Qing Shui, İlahi Saray Karargâhının Saray Lorduna Savaş Tanrısı olarak meydan okuyordu. Meydan okuma mesajında Savaş Tanrısı Ulusunun mevcut durumundan memnun olmadığını belirtti. Savaş Tanrılarının yeminlerini tamamen unuttuklarını ve haydutlardan ve zorbalardan daha iyi olmadıklarını iddia etti. Durum böyle olduğundan, Savaş Tanrıları olarak isimlerini bir kenara bırakmaları gerekiyordu ve artık Savaş Tanrıları olarak anılmayı hak etmiyorlardı.
Qing Shui’nin İlahi Sarayın Saray Lorduna meydan okuduğu haberi bir gün içinde tüm ülkeye yayıldı. Hepsi bu değildi. Yakın ülkelerdeki büyük nüfuz sahibi kişiler bile bunu öğrendi. Bu dünyada haberlerin, Qing Shui’nin önceki hayatındaki internetle kıyaslanabilir bir hızla çok hızlı bir şekilde iletilmesinin birçok yolu vardı.
…
“İlahi Saray’daki o yaşlı adamın çok fazla ömrü kalmamış olsa da, şüphesiz ki çok güçlü. Bu genç Savaş Tanrısının ona meydan okumak istediğini düşünmek…” Savaş Birliği Ulusundan yaşlı bir adam dilini şaklattı ve şunları söyledi.
“Bu genç adam aynı zamanda bir Savaş Tanrısı ve korkunç derecede güçlü. İlahi Sarayın Saray Lord Yardımcısını neredeyse anında öldürdüğü söyleniyor. Bu kadar çok insan olmasına rağmen çoğunu anında öldürdü. ”
“Dürüst olmak gerekirse, bu genç adam kendini dizginleme konusunda çok kötü. Eğer İlahi Saray’daki yaşlı adam ölene kadar bekleseydi, onunla kim başa çıkabilirdi?”

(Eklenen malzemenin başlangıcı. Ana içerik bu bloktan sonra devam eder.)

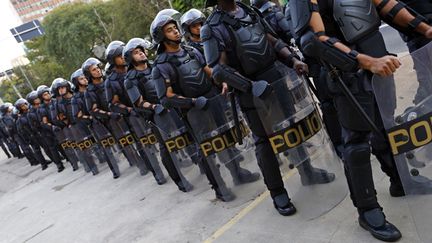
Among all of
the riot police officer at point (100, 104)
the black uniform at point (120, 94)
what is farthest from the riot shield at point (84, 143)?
the black uniform at point (120, 94)

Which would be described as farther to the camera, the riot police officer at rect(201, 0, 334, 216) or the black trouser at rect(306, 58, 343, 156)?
the black trouser at rect(306, 58, 343, 156)

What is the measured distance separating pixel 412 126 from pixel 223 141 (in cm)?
187

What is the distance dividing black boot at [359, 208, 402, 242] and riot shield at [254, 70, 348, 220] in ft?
1.62

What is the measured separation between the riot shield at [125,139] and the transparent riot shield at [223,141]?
7.90 ft

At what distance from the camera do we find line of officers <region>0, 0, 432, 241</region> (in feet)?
8.37

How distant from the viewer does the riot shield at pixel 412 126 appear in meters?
1.97

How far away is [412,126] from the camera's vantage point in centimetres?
201

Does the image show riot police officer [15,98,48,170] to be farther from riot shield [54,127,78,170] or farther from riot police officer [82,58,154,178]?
riot police officer [82,58,154,178]

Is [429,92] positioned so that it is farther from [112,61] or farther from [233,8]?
[112,61]

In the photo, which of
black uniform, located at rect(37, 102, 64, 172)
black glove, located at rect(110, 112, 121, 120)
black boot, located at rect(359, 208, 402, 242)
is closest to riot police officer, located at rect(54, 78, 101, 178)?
black uniform, located at rect(37, 102, 64, 172)

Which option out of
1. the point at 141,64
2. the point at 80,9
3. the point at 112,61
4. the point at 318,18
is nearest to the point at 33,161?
the point at 112,61

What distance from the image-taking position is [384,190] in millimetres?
3105

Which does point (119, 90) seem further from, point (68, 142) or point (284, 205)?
point (68, 142)

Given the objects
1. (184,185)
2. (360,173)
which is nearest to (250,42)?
(360,173)
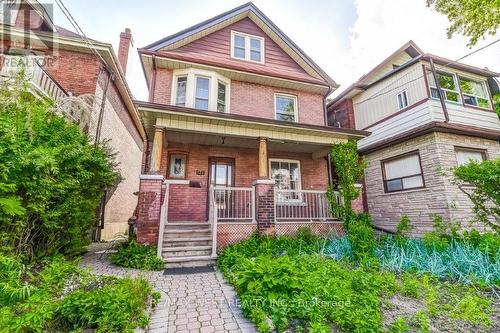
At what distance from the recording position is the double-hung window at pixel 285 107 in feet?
32.9

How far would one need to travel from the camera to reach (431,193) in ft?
26.3

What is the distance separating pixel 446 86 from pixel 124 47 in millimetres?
15448

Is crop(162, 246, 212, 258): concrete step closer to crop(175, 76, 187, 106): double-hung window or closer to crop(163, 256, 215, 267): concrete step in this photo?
crop(163, 256, 215, 267): concrete step

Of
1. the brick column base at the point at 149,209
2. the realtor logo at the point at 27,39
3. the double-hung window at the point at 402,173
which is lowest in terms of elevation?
the brick column base at the point at 149,209

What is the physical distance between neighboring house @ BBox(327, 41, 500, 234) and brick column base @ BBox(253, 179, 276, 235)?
218 inches

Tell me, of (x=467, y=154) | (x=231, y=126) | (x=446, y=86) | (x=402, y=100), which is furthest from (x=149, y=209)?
(x=446, y=86)

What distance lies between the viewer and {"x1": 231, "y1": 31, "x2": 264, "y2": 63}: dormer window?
10.5m

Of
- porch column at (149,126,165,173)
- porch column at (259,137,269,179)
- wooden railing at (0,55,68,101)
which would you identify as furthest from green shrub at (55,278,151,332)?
wooden railing at (0,55,68,101)

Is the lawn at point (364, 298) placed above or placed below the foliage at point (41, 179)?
below

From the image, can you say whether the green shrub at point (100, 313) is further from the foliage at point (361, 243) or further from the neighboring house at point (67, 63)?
Answer: the neighboring house at point (67, 63)

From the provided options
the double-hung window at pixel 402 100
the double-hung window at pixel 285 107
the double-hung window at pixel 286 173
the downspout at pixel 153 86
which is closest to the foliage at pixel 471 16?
the double-hung window at pixel 402 100

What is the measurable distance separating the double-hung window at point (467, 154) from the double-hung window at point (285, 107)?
6066 mm

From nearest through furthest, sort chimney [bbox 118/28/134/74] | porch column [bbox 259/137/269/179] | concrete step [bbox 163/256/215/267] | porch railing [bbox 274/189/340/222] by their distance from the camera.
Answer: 1. concrete step [bbox 163/256/215/267]
2. porch column [bbox 259/137/269/179]
3. porch railing [bbox 274/189/340/222]
4. chimney [bbox 118/28/134/74]

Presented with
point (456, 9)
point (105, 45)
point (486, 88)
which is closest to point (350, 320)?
point (105, 45)
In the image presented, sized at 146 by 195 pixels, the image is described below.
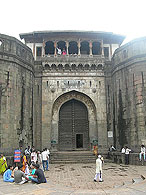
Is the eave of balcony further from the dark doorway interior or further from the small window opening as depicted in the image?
the dark doorway interior

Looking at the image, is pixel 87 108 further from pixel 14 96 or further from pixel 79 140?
pixel 14 96

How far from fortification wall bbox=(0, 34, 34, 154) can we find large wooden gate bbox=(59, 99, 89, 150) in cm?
393

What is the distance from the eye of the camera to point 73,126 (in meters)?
22.3

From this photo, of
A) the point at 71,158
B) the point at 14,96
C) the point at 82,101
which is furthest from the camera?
the point at 82,101

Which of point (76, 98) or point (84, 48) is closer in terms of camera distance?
point (76, 98)

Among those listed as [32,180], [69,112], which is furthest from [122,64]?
[32,180]

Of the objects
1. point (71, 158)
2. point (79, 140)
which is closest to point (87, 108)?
point (79, 140)

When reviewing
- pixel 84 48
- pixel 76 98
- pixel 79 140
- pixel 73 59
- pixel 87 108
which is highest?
pixel 84 48

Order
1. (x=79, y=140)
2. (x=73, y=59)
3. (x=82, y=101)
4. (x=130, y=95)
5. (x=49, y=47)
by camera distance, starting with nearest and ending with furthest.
Answer: 1. (x=130, y=95)
2. (x=73, y=59)
3. (x=82, y=101)
4. (x=79, y=140)
5. (x=49, y=47)

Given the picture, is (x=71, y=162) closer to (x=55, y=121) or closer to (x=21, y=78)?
(x=55, y=121)

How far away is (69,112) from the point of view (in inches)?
893

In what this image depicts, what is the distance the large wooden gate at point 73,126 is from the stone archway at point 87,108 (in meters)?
0.54

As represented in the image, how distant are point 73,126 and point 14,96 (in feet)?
24.7

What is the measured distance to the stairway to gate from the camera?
18.0 meters
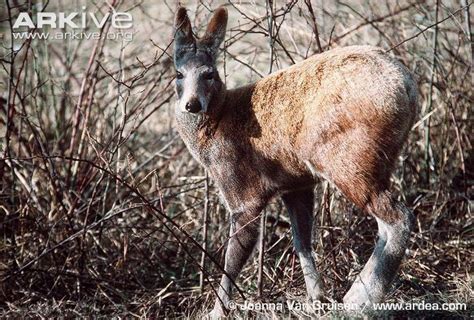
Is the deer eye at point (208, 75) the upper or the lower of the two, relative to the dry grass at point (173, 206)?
upper

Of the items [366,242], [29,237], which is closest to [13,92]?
[29,237]

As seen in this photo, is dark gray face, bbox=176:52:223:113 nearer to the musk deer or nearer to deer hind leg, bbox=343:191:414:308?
the musk deer

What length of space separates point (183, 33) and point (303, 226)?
5.25 feet

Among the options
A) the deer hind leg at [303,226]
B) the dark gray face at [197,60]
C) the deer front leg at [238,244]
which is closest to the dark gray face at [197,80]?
the dark gray face at [197,60]

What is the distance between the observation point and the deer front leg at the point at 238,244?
540cm

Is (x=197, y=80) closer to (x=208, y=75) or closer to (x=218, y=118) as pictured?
(x=208, y=75)

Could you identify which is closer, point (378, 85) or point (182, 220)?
point (378, 85)

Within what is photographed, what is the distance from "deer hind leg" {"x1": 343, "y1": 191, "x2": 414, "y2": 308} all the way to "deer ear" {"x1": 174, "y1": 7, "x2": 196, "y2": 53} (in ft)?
5.74

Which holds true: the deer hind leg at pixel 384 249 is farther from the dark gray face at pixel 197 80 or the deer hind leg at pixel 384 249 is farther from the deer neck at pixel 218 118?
the dark gray face at pixel 197 80

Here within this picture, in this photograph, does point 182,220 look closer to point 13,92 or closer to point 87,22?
point 13,92

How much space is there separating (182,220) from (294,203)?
2.01m

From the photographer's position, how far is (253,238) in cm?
547

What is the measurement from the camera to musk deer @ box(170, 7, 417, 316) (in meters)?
4.81

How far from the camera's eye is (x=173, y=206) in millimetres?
7637
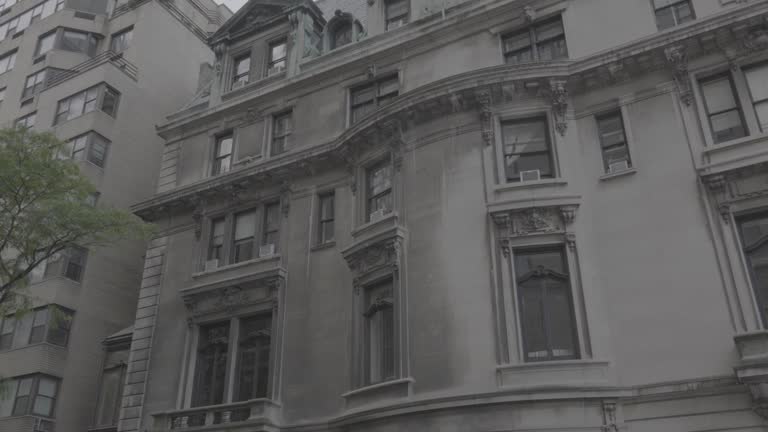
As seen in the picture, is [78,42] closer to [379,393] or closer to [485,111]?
[485,111]

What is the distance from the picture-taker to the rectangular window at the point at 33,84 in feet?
135

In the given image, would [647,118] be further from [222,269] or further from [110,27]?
[110,27]

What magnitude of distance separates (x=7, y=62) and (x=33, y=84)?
Result: 486 centimetres

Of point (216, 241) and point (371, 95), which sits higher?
point (371, 95)

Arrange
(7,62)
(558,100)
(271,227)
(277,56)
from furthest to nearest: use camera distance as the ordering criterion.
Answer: (7,62), (277,56), (271,227), (558,100)

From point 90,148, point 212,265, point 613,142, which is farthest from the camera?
point 90,148

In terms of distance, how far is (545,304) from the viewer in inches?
725

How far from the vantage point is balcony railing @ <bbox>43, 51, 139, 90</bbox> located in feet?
121

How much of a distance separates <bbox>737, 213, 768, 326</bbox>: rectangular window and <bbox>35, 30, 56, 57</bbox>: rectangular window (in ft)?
126

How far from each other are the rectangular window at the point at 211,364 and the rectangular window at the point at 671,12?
16752 mm

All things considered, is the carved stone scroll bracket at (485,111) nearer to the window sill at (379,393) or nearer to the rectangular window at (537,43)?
the rectangular window at (537,43)

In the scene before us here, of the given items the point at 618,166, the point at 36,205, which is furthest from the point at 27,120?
the point at 618,166

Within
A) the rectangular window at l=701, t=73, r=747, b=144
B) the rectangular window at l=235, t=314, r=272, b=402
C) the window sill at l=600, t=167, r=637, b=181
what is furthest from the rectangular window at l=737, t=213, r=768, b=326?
the rectangular window at l=235, t=314, r=272, b=402

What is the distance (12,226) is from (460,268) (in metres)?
13.4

“Bu yaşlı adamın çok fazla ömrü kalmadı ama yine de sekiz ila on yıllık bir ömrü kaldı. 30 veya 50 yıl bile yaşaması imkansız olmayabilir. Muhtemelen yaşayabilir’ bekleme.”
…
Şeytan Kapısı’nın arkasındaki bahçede Tantai Lingyan, zarif görünümlü bir genç kıza ders çalışmayı öğretiyordu. Küçük kız, güzelce oyulmuş bir yeşim ve fildişi benzeri, pürüzsüz ve yumuşak bir deri parçası gibiydi. Porselen bebek gibiydi. Bir çift kristale benzeyen gözleri güzel ve saftı.
“Sonuçta yine de bir hamle yapacaksın.” Tantai Lingyan yumuşak bir iç çekti.
“Anne, ne düşünüyorsun? Babamı mı düşünüyorsun?” Kızın keskin sesi çınladı.
“Bir süre sonra geri gelip bizi arayacaktır.” Tantai Lingyan, Qing Tan’ın kafasını ovuşturdu ve gülümsedi.
“Hep aynı şeyi söylüyorsun.” Qing Tan dudaklarını somurttu ve tatminsiz hissederek söyledi.